The default of a single timing log (query took 312ms) tells you the total but not the split. Here is the same request as an uninstrumented log versus what you actually need:

2026-06-20T11:04:22Z  search  q="wireless headphones"  total=312ms  hits=240

That 312ms could be 30ms of engine time and 270ms of reranking, or the reverse — the log cannot say. The fix is structured spans whose durations are nested under one parent, so the trace viewer renders a waterfall and the largest self-time span names the culprit. Spans also carry attributes, so you can filter to “slow queries with zero hits” or “queries where took_ms is fine but the parent span is not” — the two signatures that separate an engine problem from a service problem.

Solution Steps

1. Configure the tracer, meter, and OTLP export

Set up the SDK once at process start. Both a TracerProvider (spans) and a MeterProvider (the latency histogram) export over OTLP to the collector.

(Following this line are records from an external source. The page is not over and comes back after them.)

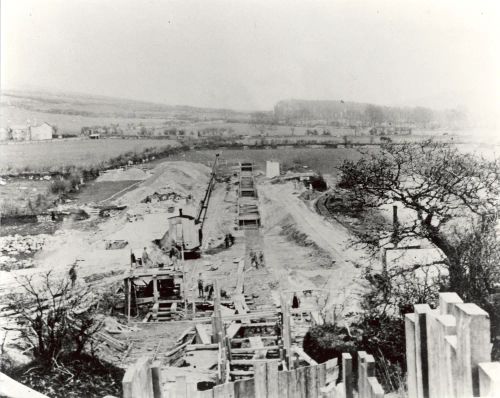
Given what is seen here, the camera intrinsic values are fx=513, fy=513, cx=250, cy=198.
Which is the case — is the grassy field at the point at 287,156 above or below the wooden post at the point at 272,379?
above

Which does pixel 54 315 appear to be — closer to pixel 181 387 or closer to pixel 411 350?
pixel 181 387

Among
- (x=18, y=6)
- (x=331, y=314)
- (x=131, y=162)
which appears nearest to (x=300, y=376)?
(x=331, y=314)

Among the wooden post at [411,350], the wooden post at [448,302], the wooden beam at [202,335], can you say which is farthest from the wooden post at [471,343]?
the wooden beam at [202,335]

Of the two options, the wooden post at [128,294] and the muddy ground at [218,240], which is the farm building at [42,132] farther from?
the wooden post at [128,294]

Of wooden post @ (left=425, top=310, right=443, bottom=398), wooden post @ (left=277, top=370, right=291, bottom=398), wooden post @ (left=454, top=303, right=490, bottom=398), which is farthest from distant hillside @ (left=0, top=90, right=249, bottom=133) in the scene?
wooden post @ (left=454, top=303, right=490, bottom=398)

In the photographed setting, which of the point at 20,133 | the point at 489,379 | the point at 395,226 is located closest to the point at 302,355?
the point at 395,226

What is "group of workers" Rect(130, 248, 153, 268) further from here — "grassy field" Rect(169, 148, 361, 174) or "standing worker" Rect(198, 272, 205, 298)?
"grassy field" Rect(169, 148, 361, 174)

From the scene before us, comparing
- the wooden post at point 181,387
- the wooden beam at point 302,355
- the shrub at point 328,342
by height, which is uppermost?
the wooden post at point 181,387
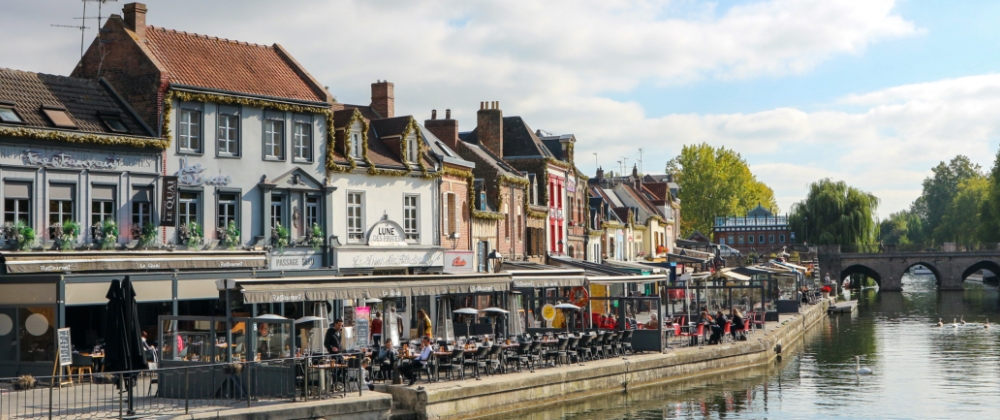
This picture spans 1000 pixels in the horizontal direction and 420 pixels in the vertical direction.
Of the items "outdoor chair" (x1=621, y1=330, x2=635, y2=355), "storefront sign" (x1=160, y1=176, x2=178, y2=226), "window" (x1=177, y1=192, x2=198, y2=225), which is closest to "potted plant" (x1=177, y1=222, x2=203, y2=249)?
"window" (x1=177, y1=192, x2=198, y2=225)

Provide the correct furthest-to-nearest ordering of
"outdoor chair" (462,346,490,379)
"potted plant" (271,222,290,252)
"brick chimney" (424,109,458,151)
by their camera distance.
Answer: "brick chimney" (424,109,458,151) < "potted plant" (271,222,290,252) < "outdoor chair" (462,346,490,379)

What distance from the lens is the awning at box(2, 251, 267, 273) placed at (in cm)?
2459

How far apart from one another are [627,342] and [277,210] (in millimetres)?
11548

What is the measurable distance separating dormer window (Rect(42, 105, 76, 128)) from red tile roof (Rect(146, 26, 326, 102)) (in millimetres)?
3149

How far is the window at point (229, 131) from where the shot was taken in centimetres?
3014

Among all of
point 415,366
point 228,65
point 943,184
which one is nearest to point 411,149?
point 228,65

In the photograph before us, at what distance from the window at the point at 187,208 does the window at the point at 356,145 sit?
657 centimetres

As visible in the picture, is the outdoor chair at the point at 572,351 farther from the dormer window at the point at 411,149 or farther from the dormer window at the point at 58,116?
the dormer window at the point at 58,116

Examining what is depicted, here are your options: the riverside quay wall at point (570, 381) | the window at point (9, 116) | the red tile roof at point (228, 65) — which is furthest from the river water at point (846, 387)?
the window at point (9, 116)

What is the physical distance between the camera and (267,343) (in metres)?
20.7

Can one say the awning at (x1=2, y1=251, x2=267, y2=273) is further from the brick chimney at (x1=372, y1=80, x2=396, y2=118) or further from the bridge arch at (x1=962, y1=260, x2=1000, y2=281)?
the bridge arch at (x1=962, y1=260, x2=1000, y2=281)

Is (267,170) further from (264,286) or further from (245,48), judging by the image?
(264,286)

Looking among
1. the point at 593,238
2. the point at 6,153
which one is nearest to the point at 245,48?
the point at 6,153

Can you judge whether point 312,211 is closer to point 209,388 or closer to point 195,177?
point 195,177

# telemetry.py — one-time SDK bootstrap
from opentelemetry import trace, metrics
from opentelemetry.sdk.resources import Resource
from opentelemetry.sdk.trace import TracerProvider
from opentelemetry.sdk.trace.export import BatchSpanProcessor
from opentelemetry.sdk.metrics import MeterProvider
from opentelemetry.sdk.metrics.export import PeriodicExportingMetricReader
from opentelemetry.exporter.otlp.proto.grpc.trace_exporter import OTLPSpanExporter
from opentelemetry.exporter.otlp.proto.grpc.metric_exporter import OTLPMetricExporter

resource = Resource.create({"service.name": "search-query-api"})

# traces -> OTLP gRPC collector
tp = TracerProvider(resource=resource)
tp.add_span_processor(BatchSpanProcessor(
    OTLPSpanExporter(endpoint="otel-collector:4317", insecure=True)))
trace.set_tracer_provider(tp)

# metrics -> same collector, flushed every 10s
reader = PeriodicExportingMetricReader(
    OTLPMetricExporter(endpoint="otel-collector:4317", insecure=True),
    export_interval_millis=10_000)
metrics.set_meter_provider(MeterProvider(resource=resource, metric_readers=[reader]))

tracer = trace.get_tracer("search.query")
meter = metrics.get_meter("search.query")

# explicit buckets must straddle your latency SLO threshold (here ~150ms)
query_latency = meter.create_histogram("search.query.latency", unit="ms")

2. Wrap the query path in nested spans

One parent span per request; child spans for each stage. Record attributes on the parent so a single span carries the full request shape.

# search.py — spans for parse -> engine -> rerank -> render
from opentelemetry import trace
from telemetry import tracer, query_latency
import time, httpx

def handle_search(raw_q: str, query_class: str = "search"):
    start = time.perf_counter()
    with tracer.start_as_current_span("search.request") as root:
        with tracer.start_as_current_span("parse"):
            parsed = build_engine_query(raw_q)   # tokenize, apply filters

        with tracer.start_as_current_span("engine.query") as eng:
            resp = httpx.post("http://localhost:9200/_search", json=parsed).json()
            took = resp.get("took", 0)           # engine-reported ms
            hits = resp["hits"]["total"]["value"]
            eng.set_attribute("engine.took_ms", took)   # engine time only

        with tracer.start_as_current_span("rerank"):
            ranked = rerank(resp["hits"]["hits"])       # custom scoring pass

        with tracer.start_as_current_span("render"):
            payload = to_response(ranked)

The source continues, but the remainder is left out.